• WHAT YOU WILL DO: Reproduce the entries in full, with no changes.

..........

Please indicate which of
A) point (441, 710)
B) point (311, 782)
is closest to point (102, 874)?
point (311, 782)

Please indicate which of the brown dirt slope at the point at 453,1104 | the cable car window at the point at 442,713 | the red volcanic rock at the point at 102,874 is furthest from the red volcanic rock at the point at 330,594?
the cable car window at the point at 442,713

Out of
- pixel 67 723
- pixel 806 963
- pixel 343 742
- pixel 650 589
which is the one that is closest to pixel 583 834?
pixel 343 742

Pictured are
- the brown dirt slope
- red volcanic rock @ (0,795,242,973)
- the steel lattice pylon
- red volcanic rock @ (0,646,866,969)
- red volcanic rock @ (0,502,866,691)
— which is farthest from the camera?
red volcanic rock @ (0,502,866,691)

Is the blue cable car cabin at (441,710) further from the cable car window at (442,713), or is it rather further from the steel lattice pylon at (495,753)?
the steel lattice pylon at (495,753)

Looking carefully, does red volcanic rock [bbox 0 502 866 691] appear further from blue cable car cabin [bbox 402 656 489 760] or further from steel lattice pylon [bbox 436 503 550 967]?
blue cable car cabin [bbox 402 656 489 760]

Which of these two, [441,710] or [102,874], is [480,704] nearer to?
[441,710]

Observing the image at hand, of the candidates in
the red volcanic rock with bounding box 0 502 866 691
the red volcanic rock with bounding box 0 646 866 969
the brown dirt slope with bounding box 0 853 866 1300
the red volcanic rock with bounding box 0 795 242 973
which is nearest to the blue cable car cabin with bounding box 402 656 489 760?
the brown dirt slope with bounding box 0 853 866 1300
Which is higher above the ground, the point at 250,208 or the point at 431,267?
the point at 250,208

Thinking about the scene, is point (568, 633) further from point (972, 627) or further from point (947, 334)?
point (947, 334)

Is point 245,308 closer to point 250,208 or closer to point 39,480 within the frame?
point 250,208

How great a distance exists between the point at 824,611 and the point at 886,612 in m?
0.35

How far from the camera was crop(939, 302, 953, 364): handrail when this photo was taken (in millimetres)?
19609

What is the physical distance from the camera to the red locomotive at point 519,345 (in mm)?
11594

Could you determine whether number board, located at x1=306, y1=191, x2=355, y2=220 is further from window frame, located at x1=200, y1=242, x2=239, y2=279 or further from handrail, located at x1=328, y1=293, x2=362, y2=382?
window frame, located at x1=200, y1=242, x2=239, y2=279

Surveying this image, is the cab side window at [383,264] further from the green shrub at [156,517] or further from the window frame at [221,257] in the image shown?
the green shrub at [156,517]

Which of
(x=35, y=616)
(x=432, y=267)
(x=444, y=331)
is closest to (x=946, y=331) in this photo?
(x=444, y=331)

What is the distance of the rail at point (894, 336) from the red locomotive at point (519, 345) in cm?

..........

• THE REPLY:
Please indicate which of
A) point (441, 710)
B) point (311, 782)
is closest to point (102, 874)?
point (311, 782)

Please indicate which of the brown dirt slope at the point at 453,1104 | the cable car window at the point at 442,713 | the red volcanic rock at the point at 102,874 is furthest from the red volcanic rock at the point at 330,594?
the cable car window at the point at 442,713

Out of
- pixel 67 723
- pixel 806 963
- pixel 343 742
- pixel 650 589
which is the one that is closest to pixel 583 834?
pixel 343 742

Pictured are
- the brown dirt slope
- red volcanic rock @ (0,795,242,973)
- the steel lattice pylon
- red volcanic rock @ (0,646,866,969)
- red volcanic rock @ (0,502,866,691)
— which is farthest from the camera?
red volcanic rock @ (0,502,866,691)

Is the blue cable car cabin at (441,710) further from the cable car window at (442,713), or is it rather further from the steel lattice pylon at (495,753)?
the steel lattice pylon at (495,753)

Looking carefully, does red volcanic rock [bbox 0 502 866 691] appear further from blue cable car cabin [bbox 402 656 489 760] or further from steel lattice pylon [bbox 436 503 550 967]?
blue cable car cabin [bbox 402 656 489 760]

Which of these two, [441,710] or [102,874], is [480,704] nearer to?
[441,710]

Observing the image at hand, of the candidates in
the red volcanic rock with bounding box 0 502 866 691
the red volcanic rock with bounding box 0 646 866 969
the brown dirt slope with bounding box 0 853 866 1300
the red volcanic rock with bounding box 0 795 242 973
which is nearest to the blue cable car cabin with bounding box 402 656 489 760?
the brown dirt slope with bounding box 0 853 866 1300
Which is higher above the ground, the point at 250,208 or the point at 431,267?
the point at 250,208

Thinking about the scene, is point (568, 633) further from point (972, 627) or further from point (947, 334)?
point (947, 334)

Is point 245,308 closer to point 250,208 or closer to point 39,480 within the frame?
point 250,208

How great a distance exists between the point at 824,611 and the point at 886,612 in m?
0.35

How far from the camera was crop(939, 302, 953, 364): handrail when this photo was taken (in millimetres)?
19609

What is the physical distance from the camera to the red locomotive at point 519,345 (in mm)?
11594

Could you determine whether number board, located at x1=306, y1=191, x2=355, y2=220 is further from window frame, located at x1=200, y1=242, x2=239, y2=279 or further from handrail, located at x1=328, y1=293, x2=362, y2=382?
window frame, located at x1=200, y1=242, x2=239, y2=279

Surveying this image, is the cab side window at [383,264] further from the green shrub at [156,517] or further from the window frame at [221,257] in the image shown?
the green shrub at [156,517]

Which of
(x=35, y=616)
(x=432, y=267)
(x=444, y=331)
is closest to (x=946, y=331) in this photo?
(x=444, y=331)

What is the distance of the rail at point (894, 336) from the red locomotive at point (519, 345) in cm?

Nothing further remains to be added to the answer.